» **TASKS TO CARRY OUT**
**1)** In the letter to Hamish about Pawnee Kitty, what did Pawnee Kitty smell like when the writer sniffed her fur?
**2)** Carry on the letter to Hamish about Pawnee Kitty from its last sentence.

» **EXTRACT TO READ**
Archive for the ‘Pawnee Kitty and Angus’ Category

Dear Hamish,

Thank you for your Christmas Skype. It’s always nice to see those from back home. And nae, I didn’t really notice your black eye. Well, maybe a little. Okay, a lot, but I’m sure it’s better now. A pity Heather had to duck and it was your face the candle hit. A good thing it went out after Peatmoss threw it.

You asked about, ‘You-Know-Who’, aka Pawnee Kitty. I recently found a book that listed several attributes on kitties. They are all so true. Here is my chart.

Slitty eyes – yes

Smelly – yes

Stares at others – a big yes

Takes notes – probably

Thinks about food ALL THE TIME – yes (she even asks me food questions and I’m VEGAN)

Loves only those who has food in their hand – probably.

Pawnee Kitty, of course, refutes all this. Aud will not respond. Later, Pawnee asked for proof. She added that, technically, she is not a kitty, but a separate species that is native to this continent. I came, of course, prepared.

Slitty Eyes. I have a photo. Definite snake eyes. Pawnee Kitty says her eyes are normal and who’s eyesight was better, hers or mine? I did not answer.

Smelly. She pressed me whole nose in her fur and made me take a good whiff. In truth, she smelled like hay, but that may have been because she’d been sleeping on my bed because she does that, you know, takes a nap on it.

» **SUPPLIED MATERIAL**
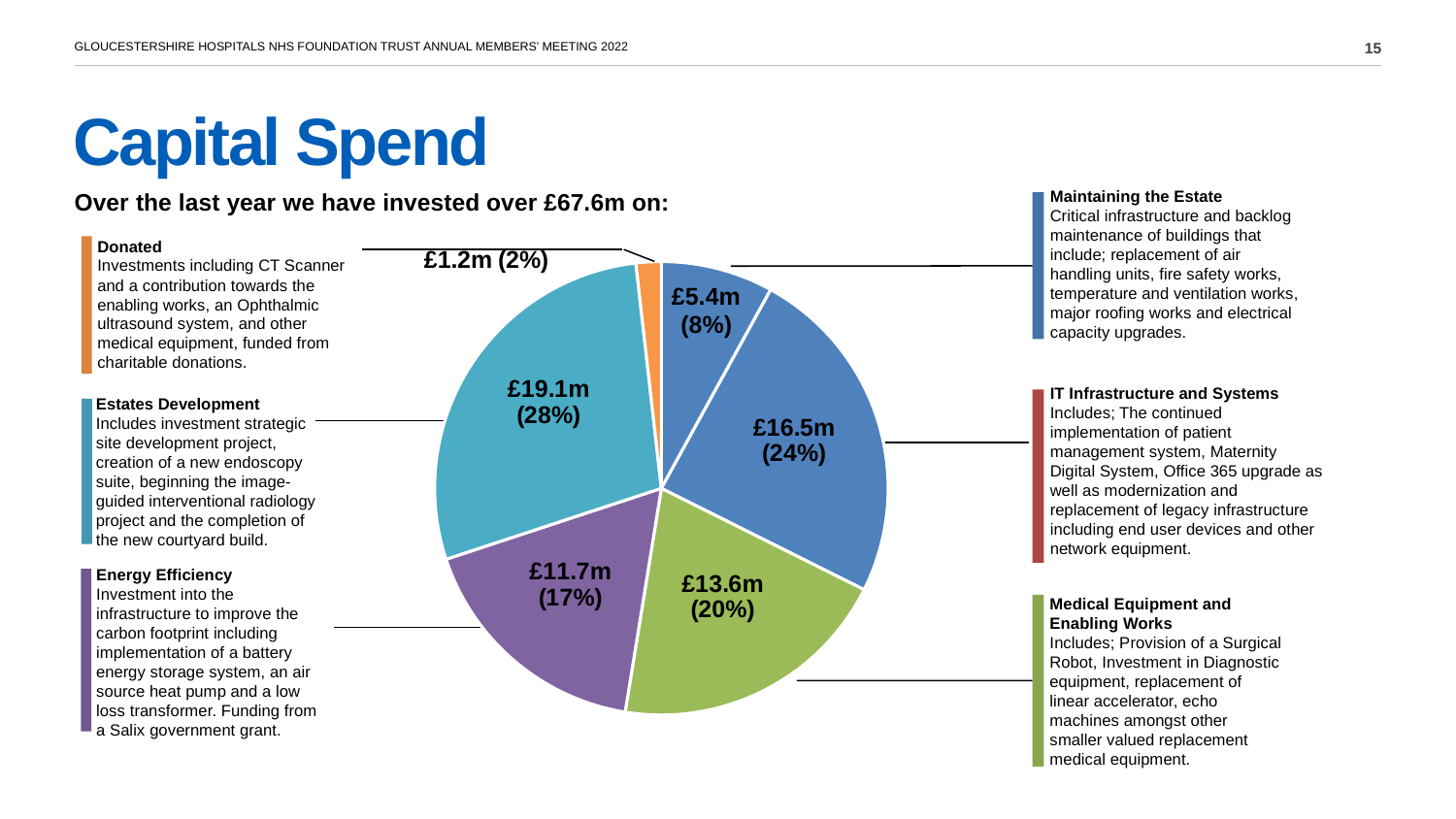
What total investment amount is stated in the subtitle above the chart? £67.6m Which category has the largest slice of the pie? Estates Development What is the value of the Donated slice? £1.2m What is the difference between the Estates Development value and the Energy Efficiency value? £7.4m Which category has the smallest slice of the pie? Donated Which is larger, the Maintaining the Estate slice or the Energy Efficiency slice? Energy Efficiency What percentage share does the IT Infrastructure and Systems slice represent? 24% What is the value of the Medical Equipment and Enabling Works slice? £13.6m What percentage share does the Energy Efficiency slice represent? 17% What kind of chart is shown on the slide? pie chart How many slices does the pie chart have? 6 What is the value of the Estates Development slice? £19.1m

» **RESULTS FOR THE EXERCISE**
**1)** She smelled like hay.

**2)**
So, okay, she’s not smelly. But she does have an odor and at times smells like a meat item.

Stares. She cannot refute this. She does stare. A lot. I can sometimes feel her eyeballs on me, studying me, mentally dicing me up as a potential snack. Pawnee points out this is me paranoia speaking. She never did say she didn’t stare. That is so totally a kitty thing.

Taking notes. I found them and flapped them in her nose. Unfortunately they were not in English so I don’t know what they said.

Thinks about food ALL THE TIME. She asks me food questions ALL THE TIME. She is so nosy. That should be on my list. Cats are nosy. They are nosy, nosy, nosy.

Loves only those who have food in their hands. I didn’t try this out. I do not need Pawnee to love me. Or even like me.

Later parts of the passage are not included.